Christopher Miller, Pentagon chief, signals end to Middle East wars


The U.S. must end the era of “perpetual war” and bring its troops back home, Acting Defense Secretary Christopher C. Miller wrote in a weekend message to the Pentagon, laying the groundwork for major withdrawals from Afghanistan and elsewhere during the final weeks of the Trump administration.

Mr. Miller, a military veteran and counterterrorism official who was tapped for his new post after the abrupt firing of Mark Esper last week, made crystal clear that he shares President Trump’s view that “endless wars” abroad are not in America’s interest.

His comments strongly suggest the administration will mount a fierce push to bring all U.S. forces home from Afghanistan before presumptive President-elect Joseph R. Biden takes office in January.

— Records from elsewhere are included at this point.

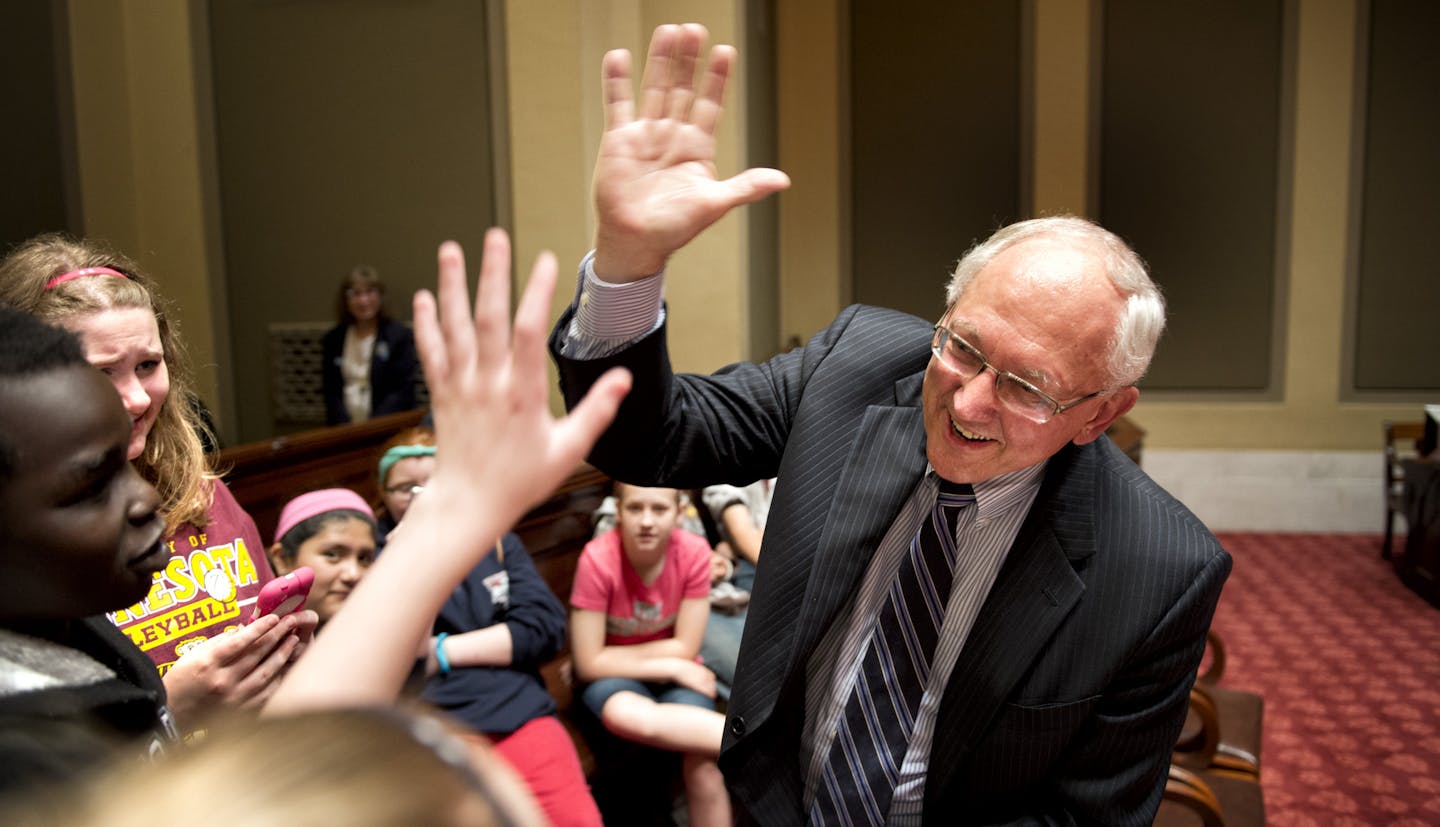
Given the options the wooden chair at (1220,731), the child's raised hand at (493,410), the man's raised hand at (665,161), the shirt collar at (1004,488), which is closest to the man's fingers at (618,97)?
the man's raised hand at (665,161)

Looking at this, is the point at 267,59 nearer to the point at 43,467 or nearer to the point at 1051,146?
the point at 1051,146

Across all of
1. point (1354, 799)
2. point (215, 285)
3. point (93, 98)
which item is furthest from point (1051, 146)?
point (93, 98)

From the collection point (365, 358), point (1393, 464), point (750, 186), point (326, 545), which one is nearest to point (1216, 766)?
point (326, 545)

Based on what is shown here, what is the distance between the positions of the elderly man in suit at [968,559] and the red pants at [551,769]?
1179 millimetres

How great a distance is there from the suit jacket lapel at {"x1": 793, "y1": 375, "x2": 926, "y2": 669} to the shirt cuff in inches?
16.6

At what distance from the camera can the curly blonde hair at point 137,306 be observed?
1.43 metres

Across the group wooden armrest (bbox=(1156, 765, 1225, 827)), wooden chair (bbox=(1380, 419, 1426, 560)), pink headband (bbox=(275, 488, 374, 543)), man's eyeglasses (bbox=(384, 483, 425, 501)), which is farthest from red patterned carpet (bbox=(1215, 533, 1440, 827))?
pink headband (bbox=(275, 488, 374, 543))

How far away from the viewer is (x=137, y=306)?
57.6 inches

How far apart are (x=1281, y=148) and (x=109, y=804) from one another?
8271mm

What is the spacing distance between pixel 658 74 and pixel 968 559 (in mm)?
839

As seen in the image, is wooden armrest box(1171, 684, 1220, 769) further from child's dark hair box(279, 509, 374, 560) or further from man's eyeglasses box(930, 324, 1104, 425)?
child's dark hair box(279, 509, 374, 560)

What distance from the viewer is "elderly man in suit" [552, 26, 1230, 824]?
4.80 feet

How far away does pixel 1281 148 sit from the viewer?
7375 millimetres

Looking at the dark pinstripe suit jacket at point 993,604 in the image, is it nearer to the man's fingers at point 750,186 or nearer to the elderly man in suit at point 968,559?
the elderly man in suit at point 968,559
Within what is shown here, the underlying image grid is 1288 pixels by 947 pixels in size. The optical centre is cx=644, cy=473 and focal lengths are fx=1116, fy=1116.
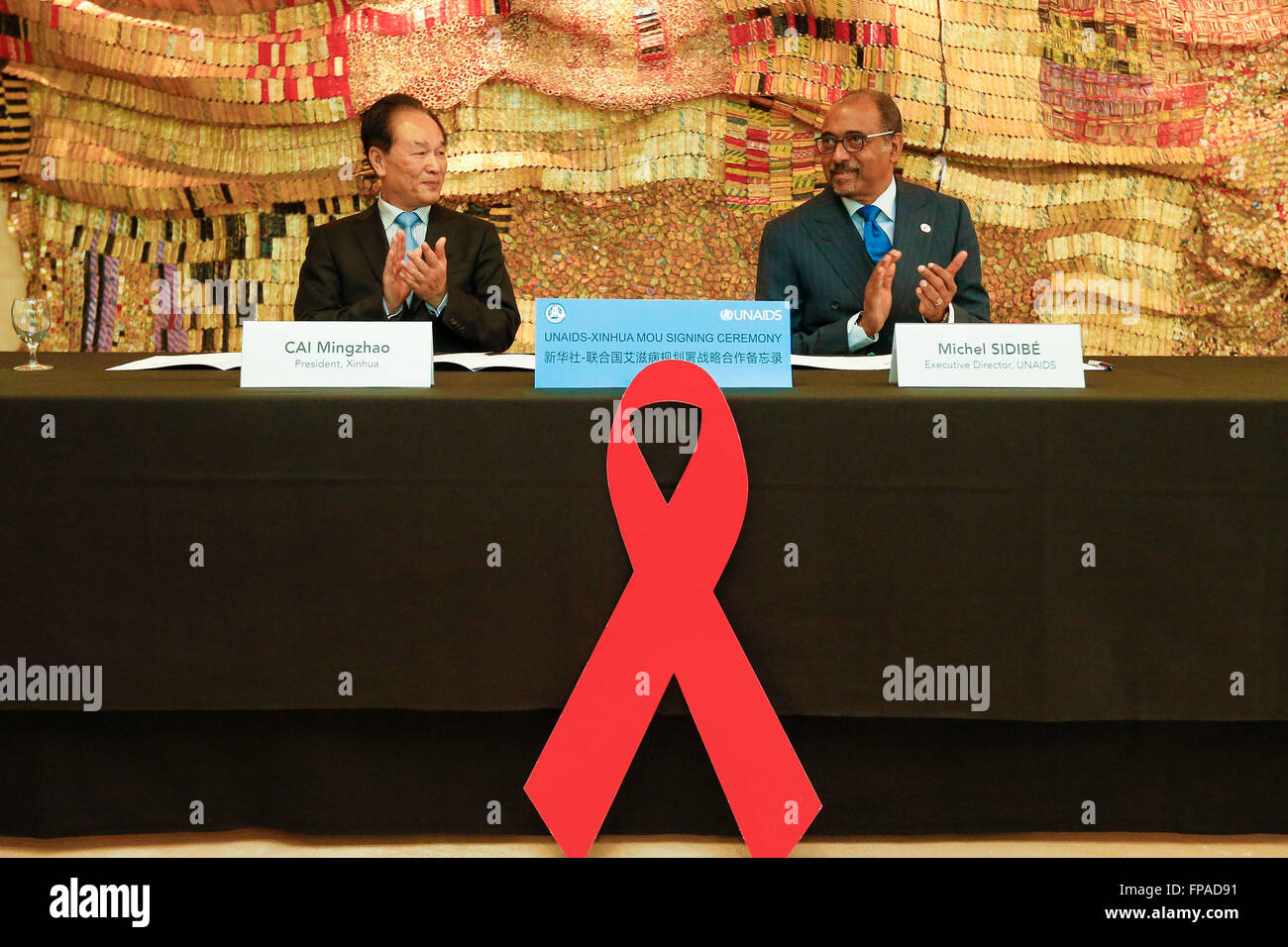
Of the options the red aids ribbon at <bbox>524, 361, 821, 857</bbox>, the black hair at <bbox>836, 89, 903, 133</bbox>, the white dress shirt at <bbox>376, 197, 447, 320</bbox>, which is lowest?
the red aids ribbon at <bbox>524, 361, 821, 857</bbox>

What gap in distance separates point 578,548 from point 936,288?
3.39 ft

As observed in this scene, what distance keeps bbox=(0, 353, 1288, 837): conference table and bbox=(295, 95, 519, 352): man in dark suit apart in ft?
3.32

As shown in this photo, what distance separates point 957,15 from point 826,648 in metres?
3.37

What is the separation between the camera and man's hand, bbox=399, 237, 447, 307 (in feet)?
7.70

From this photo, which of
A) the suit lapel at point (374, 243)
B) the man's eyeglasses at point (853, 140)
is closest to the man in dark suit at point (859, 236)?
the man's eyeglasses at point (853, 140)

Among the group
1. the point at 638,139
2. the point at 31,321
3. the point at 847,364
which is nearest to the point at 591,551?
the point at 847,364

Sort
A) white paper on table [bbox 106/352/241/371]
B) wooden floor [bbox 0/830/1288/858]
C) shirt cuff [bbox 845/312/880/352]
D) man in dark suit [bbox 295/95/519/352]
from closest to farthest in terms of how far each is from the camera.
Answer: wooden floor [bbox 0/830/1288/858]
white paper on table [bbox 106/352/241/371]
shirt cuff [bbox 845/312/880/352]
man in dark suit [bbox 295/95/519/352]

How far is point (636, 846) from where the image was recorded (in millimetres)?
1773

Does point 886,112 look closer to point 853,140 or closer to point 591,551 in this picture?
point 853,140

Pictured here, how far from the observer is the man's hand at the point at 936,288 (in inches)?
87.4

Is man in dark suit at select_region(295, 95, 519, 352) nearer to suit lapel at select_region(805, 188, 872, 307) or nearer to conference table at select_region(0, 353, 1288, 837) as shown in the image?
suit lapel at select_region(805, 188, 872, 307)

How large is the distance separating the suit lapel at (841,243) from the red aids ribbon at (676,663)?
1203mm

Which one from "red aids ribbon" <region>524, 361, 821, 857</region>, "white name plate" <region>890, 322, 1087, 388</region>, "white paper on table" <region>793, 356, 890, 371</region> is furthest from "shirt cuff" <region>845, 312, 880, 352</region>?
"red aids ribbon" <region>524, 361, 821, 857</region>

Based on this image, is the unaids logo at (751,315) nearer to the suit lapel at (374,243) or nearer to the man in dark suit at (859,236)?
the man in dark suit at (859,236)
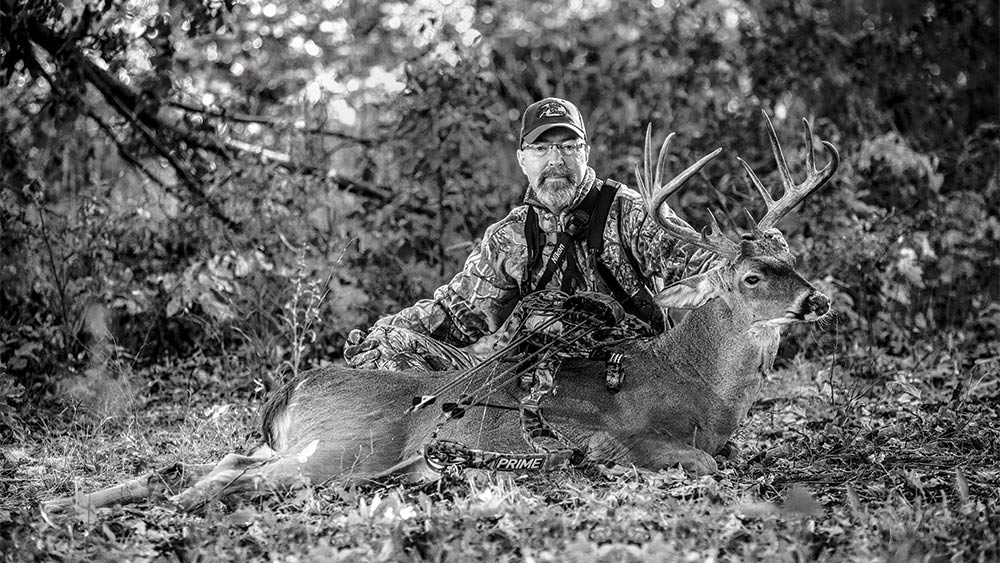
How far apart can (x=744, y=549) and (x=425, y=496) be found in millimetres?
1210

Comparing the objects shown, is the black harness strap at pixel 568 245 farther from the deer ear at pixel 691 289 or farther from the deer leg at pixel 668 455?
the deer leg at pixel 668 455

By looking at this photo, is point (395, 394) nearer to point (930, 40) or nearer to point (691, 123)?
point (691, 123)

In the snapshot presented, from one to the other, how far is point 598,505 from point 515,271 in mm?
1730

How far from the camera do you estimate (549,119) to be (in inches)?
215

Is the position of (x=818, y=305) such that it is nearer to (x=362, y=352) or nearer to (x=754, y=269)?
(x=754, y=269)

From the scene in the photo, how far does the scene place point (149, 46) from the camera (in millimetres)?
8070

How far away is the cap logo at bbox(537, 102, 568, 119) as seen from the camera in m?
5.48

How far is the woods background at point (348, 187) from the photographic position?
7008 mm

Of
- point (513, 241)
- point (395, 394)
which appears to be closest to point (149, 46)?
point (513, 241)

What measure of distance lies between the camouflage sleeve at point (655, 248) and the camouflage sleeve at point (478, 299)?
0.55 metres

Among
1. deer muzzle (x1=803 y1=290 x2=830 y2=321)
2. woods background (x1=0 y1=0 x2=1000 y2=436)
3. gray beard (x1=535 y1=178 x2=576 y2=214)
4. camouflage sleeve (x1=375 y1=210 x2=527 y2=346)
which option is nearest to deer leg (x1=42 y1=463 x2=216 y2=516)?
camouflage sleeve (x1=375 y1=210 x2=527 y2=346)

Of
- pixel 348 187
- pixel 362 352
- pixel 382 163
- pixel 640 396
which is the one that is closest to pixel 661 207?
pixel 640 396

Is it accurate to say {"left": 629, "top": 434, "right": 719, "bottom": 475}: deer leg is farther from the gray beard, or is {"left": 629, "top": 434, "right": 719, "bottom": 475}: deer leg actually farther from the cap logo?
the cap logo

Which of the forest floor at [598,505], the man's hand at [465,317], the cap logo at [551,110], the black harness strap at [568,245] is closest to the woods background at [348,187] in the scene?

Mr. Miller also could preside over further troop drawdowns in Iraq, Syria and in Africa, if Mr. Trump presses the issue with military leadership.

The acting secretary stressed that the U.S. must continue its fight against al Qaeda and other extremist groups, but he also argued that it’s time for America’s role to change.

“As we prepare for the future, we remain committed to finishing the war that al Qaeda brought to our shores in 2001. This war isn’t over,” Mr. Miller wrote. “We are on the verge of defeating al Qaeda and its associates, but we must avoid our past strategic error of failing to see the fight through to the finish. Indeed, this fight has been long, our sacrifices have been enormous, and many are weary of war — I’m one of them — but this is the critical phase in which we transition our efforts from a leadership to supporting role.”

“We are not a people of perpetual war — it is the antithesis of everything for which we stand and for which our ancestors fought,” he wrote. “All wars must end. Ending wars requires compromise and partnership. We met the challenge; we gave it our all. Now, it’s time to come home.”

Mr. Miller did not explicitly mention Afghanistan, but it’s clear that is the administration’s top priority in terms of troop withdrawals.

The administration’s peace deal with the Taliban, struck last February, calls for the end of America’s military presence in exchange for guarantees Afghanistan will never again become a safe haven for al Qaeda and other terrorist groups.

The U.S. had about 12,000 troops in the country when the deal was signed. The number is now about 4,500. Administration officials have said it will be down to 2,500 by early year, but Mr. Trump has declared that he wants all forces home by Christmas — far earlier than the mid-2021 deadline for full withdrawal laid out in the U.S.-Taliban deal.

Mr. Miller may try to meet the president’s ambitious timeline despite skepticism from some military leaders who favor a more cautious, conditions-based approach. There are also major questions about whether that timeframe is logistically feasible.

It’s no secret that Mr. Trump’s broader effort to bring U.S. troops home has led to friction with military leaders. In late 2018, for example, then-Defense Secretary James Mattis resigned in protest over Mr. Trump’s decision to pull most American forces from Syria.

On Afghanistan, critics say it would be a serious mistake for the president to install Mr. Miller and other newly minted Pentagon officials just to facilitate a quicker exit.

“If it’s got something to do with Afghanistan, the president needs to recognize that battlefield reality doesn’t often comport with a political calendar,” former Homeland Security Secretary Jeh Johnson told ABC’s “This Week” on Sunday. “If he wants troops out of Afghanistan, as I know most Americans do, we have to do it in a way that makes sense, in an orderly manner, and that comports with battlefield reality.”

The president did not give a reason for dismissing Mr. Esper, though the two men have publicly clashed on issues and their relationship had soured over the past several months.

Meanwhile, Pentagon officials warned recently that continued Taliban attacks across the country could undermine the U.S.-Taliban peace agreement. American forces in recent weeks have ramped up airstrikes on Taliban targets in support of Afghan security forces.

While Mr. Trump has succeeded in reducing the number of troops in war zones such as Afghanistan, Iraq and Syria, critics point out that he’s actually sent more service men and women to the Middle East than he has brought home. The Pentagon over the past two years has dispatched thousands of troops to U.S. military bases in the region because of tensions with Iran.

The Pentagon does not release exact troop figures, but the number of new deployments and redeployments looks to be greater than the forces Mr. Trump has brought home.